## What to produce
Repeat the lines verbatim, beginning at the line that contains "Within the list" and stopping after the line that contains "Answer: point 293,115".

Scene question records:
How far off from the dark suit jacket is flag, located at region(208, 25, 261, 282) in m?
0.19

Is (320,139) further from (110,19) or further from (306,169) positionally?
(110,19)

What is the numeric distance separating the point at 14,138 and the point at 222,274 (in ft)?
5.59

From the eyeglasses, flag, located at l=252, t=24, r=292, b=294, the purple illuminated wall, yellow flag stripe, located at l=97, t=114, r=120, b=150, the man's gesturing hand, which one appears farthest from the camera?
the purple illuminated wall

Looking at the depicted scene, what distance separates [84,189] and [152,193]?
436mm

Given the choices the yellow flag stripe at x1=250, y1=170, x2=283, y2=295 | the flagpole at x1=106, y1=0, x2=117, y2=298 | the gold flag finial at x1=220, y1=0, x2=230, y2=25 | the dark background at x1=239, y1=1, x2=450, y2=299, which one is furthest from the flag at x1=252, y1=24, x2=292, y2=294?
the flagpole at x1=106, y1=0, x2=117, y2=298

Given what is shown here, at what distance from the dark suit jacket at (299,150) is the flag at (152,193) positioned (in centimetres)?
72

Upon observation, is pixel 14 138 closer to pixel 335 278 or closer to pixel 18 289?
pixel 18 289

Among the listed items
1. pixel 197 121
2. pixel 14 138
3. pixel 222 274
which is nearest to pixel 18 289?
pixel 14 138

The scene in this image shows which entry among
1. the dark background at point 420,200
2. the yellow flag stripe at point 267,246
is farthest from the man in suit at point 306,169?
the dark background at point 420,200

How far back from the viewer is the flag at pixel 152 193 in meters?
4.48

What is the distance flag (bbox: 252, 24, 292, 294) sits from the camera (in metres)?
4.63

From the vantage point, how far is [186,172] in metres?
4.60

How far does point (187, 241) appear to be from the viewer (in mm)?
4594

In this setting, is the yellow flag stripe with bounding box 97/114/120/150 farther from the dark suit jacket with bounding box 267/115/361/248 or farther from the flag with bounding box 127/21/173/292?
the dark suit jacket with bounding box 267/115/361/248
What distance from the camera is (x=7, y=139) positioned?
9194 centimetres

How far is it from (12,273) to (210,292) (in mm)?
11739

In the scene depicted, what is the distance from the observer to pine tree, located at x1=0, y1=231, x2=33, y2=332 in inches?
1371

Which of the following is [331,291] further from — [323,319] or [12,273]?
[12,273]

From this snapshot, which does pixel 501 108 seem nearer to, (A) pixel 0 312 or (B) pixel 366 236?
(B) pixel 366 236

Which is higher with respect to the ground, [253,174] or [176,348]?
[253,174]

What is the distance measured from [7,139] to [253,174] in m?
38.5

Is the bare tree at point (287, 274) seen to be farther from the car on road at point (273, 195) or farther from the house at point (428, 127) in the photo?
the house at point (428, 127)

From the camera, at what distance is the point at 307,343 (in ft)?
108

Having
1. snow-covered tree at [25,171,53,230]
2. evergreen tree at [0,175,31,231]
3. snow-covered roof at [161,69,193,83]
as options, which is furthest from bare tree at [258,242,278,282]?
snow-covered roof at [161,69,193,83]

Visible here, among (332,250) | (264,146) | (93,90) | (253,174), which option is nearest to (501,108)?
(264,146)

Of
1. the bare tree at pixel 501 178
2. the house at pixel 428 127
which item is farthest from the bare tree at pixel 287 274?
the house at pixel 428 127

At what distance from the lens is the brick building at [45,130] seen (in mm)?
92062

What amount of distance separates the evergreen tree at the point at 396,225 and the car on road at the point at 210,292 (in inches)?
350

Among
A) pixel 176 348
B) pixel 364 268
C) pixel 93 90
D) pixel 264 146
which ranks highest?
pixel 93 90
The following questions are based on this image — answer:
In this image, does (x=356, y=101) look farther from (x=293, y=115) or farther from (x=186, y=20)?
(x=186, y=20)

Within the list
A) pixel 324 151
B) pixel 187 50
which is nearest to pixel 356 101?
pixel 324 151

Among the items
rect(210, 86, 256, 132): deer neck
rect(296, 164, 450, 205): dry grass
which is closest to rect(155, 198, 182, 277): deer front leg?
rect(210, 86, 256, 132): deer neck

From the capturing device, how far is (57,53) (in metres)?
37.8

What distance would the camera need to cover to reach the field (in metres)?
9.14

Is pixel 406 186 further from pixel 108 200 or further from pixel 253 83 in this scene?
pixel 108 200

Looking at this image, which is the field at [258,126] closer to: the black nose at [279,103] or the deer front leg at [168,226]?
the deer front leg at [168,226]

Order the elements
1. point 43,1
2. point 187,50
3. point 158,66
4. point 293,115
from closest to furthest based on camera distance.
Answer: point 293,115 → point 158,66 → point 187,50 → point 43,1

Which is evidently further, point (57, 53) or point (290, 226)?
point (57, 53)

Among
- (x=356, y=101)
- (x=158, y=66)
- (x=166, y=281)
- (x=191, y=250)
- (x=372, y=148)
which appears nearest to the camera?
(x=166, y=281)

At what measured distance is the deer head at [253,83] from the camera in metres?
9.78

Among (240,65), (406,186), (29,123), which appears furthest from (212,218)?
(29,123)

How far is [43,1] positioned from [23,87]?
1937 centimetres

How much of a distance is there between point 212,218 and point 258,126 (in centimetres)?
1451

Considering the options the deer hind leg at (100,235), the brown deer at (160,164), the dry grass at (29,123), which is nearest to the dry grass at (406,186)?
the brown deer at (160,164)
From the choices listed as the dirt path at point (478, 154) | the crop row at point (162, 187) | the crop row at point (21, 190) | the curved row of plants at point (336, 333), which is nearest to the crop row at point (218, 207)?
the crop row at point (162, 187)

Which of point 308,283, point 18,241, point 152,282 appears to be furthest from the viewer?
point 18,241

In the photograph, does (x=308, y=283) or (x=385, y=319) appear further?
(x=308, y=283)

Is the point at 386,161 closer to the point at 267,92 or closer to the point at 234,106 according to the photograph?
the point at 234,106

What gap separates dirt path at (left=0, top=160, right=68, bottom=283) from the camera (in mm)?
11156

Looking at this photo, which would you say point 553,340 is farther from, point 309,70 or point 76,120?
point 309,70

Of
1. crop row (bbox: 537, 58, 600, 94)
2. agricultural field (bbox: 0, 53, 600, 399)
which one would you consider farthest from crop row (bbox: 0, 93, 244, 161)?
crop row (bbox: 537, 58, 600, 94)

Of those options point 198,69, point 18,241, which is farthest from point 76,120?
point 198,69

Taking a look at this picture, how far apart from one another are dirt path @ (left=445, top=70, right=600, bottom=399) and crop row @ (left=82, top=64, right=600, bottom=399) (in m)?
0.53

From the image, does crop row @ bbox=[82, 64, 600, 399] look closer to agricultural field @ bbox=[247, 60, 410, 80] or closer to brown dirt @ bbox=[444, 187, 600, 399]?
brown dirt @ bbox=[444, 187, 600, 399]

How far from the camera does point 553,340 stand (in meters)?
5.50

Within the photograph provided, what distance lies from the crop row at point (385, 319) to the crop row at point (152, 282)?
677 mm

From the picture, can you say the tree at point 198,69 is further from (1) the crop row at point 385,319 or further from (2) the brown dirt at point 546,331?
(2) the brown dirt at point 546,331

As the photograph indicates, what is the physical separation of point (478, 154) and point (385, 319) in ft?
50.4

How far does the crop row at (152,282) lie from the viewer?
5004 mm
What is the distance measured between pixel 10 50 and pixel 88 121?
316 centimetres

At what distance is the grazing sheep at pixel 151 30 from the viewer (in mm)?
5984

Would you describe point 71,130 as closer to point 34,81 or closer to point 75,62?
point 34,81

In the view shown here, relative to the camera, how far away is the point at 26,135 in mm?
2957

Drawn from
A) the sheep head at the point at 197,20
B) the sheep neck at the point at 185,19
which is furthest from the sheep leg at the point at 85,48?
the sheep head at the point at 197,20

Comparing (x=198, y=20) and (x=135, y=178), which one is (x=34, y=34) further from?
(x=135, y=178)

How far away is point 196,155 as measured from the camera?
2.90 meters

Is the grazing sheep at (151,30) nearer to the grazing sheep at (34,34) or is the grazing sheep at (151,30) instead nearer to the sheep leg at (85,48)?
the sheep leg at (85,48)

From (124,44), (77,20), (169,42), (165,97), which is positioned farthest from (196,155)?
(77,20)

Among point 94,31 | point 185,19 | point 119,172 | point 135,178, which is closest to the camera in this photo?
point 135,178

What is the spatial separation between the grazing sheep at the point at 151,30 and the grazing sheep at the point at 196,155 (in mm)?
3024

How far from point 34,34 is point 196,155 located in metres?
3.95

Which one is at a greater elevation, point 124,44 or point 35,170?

## Answer to this problem
Within the list
A) pixel 324 151
B) pixel 187 50
which is nearest to pixel 356 101?
pixel 324 151

Among the items
rect(210, 86, 256, 132): deer neck
rect(296, 164, 450, 205): dry grass
which is closest to rect(155, 198, 182, 277): deer front leg?
rect(210, 86, 256, 132): deer neck

From the capturing device, how far is (57,53) (in metres)?
37.8

What distance would the camera need to cover to reach the field (in metres)?
9.14

Is pixel 406 186 further from pixel 108 200 or further from pixel 253 83 in this scene?
pixel 108 200

Looking at this image, which is the field at [258,126] closer to: the black nose at [279,103] or the deer front leg at [168,226]?
the deer front leg at [168,226]

Order the elements
1. point 43,1
2. point 187,50
3. point 158,66
4. point 293,115
from closest to furthest based on camera distance.
Answer: point 293,115 → point 158,66 → point 187,50 → point 43,1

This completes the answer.